Now it’s history. The potato hack led to resistant starch and a host of gut-bug stuff. Now it’s all over the place. I have more links from other websites to the more than 100 posts on resistant starch over the last 18 months, than links in the previous 5 years combined. The science on the gut biome is more Paleo than “paleo,” and overshadows it. It’s where all the news and science is, now. Microbes have been evolving for billions of years. Paleo is a blip on that map—a comparison often used to illustrate the puny Neolithic, compared to the rest of hominoid evolution.
So surely, my falling out of favor with many of the great who’s who must have come with significant consequences in terms of success with the blog, right? Well let’s look at the numbers.

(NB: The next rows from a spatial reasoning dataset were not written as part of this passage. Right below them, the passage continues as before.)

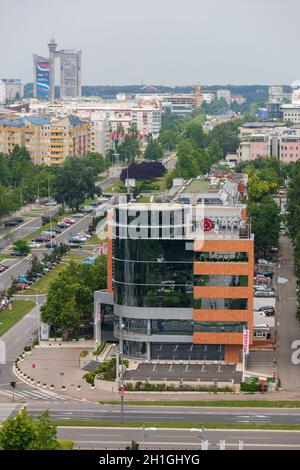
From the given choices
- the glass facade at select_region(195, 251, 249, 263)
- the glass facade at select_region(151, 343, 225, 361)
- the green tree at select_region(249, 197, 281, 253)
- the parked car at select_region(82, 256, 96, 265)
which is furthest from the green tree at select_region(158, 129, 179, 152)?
the glass facade at select_region(195, 251, 249, 263)

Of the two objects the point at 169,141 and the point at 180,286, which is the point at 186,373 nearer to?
the point at 180,286

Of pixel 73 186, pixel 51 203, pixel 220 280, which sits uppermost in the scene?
pixel 220 280

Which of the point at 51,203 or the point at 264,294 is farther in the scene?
the point at 51,203

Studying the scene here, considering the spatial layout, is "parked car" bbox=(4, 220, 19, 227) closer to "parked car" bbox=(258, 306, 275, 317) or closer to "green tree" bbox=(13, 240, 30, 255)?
"green tree" bbox=(13, 240, 30, 255)

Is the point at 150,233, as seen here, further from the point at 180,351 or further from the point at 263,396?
the point at 263,396

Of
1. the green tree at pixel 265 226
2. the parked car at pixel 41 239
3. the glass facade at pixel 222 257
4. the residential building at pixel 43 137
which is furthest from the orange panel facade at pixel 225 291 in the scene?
the residential building at pixel 43 137

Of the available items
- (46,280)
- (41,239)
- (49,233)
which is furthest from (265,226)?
(49,233)
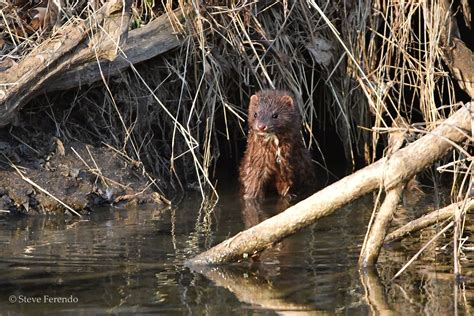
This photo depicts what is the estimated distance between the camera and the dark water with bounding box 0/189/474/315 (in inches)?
190

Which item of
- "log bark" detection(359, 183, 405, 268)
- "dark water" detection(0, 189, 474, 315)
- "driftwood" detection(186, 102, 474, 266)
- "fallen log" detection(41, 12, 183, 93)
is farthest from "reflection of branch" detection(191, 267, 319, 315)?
"fallen log" detection(41, 12, 183, 93)

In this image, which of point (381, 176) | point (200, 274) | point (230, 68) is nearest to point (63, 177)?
point (230, 68)

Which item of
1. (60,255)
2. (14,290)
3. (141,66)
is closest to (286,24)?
(141,66)

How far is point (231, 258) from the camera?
18.0 ft

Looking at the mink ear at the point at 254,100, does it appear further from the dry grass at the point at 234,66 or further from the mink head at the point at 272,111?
the dry grass at the point at 234,66

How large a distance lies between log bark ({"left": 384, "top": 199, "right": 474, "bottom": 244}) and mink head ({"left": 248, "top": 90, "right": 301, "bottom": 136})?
2.37 m

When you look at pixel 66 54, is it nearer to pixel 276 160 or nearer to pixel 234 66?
pixel 234 66

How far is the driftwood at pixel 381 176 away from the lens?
16.6ft

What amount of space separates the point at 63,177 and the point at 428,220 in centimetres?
306

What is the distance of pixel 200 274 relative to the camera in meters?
5.42

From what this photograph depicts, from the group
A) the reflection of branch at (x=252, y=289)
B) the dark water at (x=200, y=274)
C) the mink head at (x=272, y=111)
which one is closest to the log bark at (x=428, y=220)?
the dark water at (x=200, y=274)

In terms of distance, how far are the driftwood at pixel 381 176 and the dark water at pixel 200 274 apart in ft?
1.04

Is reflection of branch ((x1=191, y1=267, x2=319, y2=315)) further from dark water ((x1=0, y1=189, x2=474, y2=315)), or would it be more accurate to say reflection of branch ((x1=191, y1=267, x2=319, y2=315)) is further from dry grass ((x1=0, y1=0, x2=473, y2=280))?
dry grass ((x1=0, y1=0, x2=473, y2=280))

- Previous 12 months (Oct ’12 – Oct ’13) visits and page views: 1 million visits / 1.7 million page views.
- Last 12 months (Oct ’13 – Oct ’14): 1.4 million visits (40% increase) / 2.5 million page views (47% increase).
- Unique visits increased from 600k to 700k over the same period (17% increase).
- I don’t have an exact count, but since the gut biome / resistant starch explosion, I’ve done well over a dozen podcast and print interviews, as many or more than the previous years combined.
How about the money?
Well, I started off misguided. The blog had never been about money, though I thought about various ways along the way. Once I closed the business, I was faced with lots of options and turning the blog into some sort of income stream was one of them. So, I joined a bunch of affiliate programs, participated in a couple of those “book bundle” deals where for only $39.95, you get 40 books you don’t need, a “$2,500.00 Value!”
All of that put too bad of a taste in my mouth, so I decided it would be a combination of Google Ads and Amazon Associates, or nothing. Why?
- Google primarily serves up ads according to your cookies. Accordingly, it’s pitching you stuff you’re likely to already have some need or interest in. The ads you see are not the ads others see.
- People primarily buy stuff from Amazon they want or need. In terms of me pitching stuff explicitly, everything is stuff I use myself and recommend. It costs nothing. Amazon pays me out of their cut.
So how’s it going?
Revenue from Google ads is more than triple (up 210%) over the last 12 months compared with the previous 12-month period. That’s dwarfed by Amazon. I’ll use screen clippings, otherwise you’re not likely to believe me. Number of items shipped went from 1,009 to 11,144 (1,045% increase) and retail revenue went from $16K to $285K (1,673% increase).
Oct 2012 – Oct 2013
Oct 2013 – Oct 2014
So, while some part of me does lament that I’m not quite part of the in-crowd club as I once was, I feel pretty decent about what I’ve accomplished. I also feel pretty decent about some of the new alliances and affiliations I’ve formed, with people more inclined to question what they know, over searching for bias-confirming “facts.”
Moving on in life is part of life itself. C’est la vie. Evolve or die. For this and all of the forgoing reasons, I must conclude that I generally know what the fuck I’m doing.
Self-accounting complete, for this round. Ongoing, always.
Update 11/7/2014: It’s come to my attention that some people think I made $285K from Amazon last year. To clarify, this was the gross revenue to Amazon for the items shipped. Associates get a percentage of that, generally 6-8.5% depending on the item, as well as sales volume during the month. I believe my take was roughly $22K.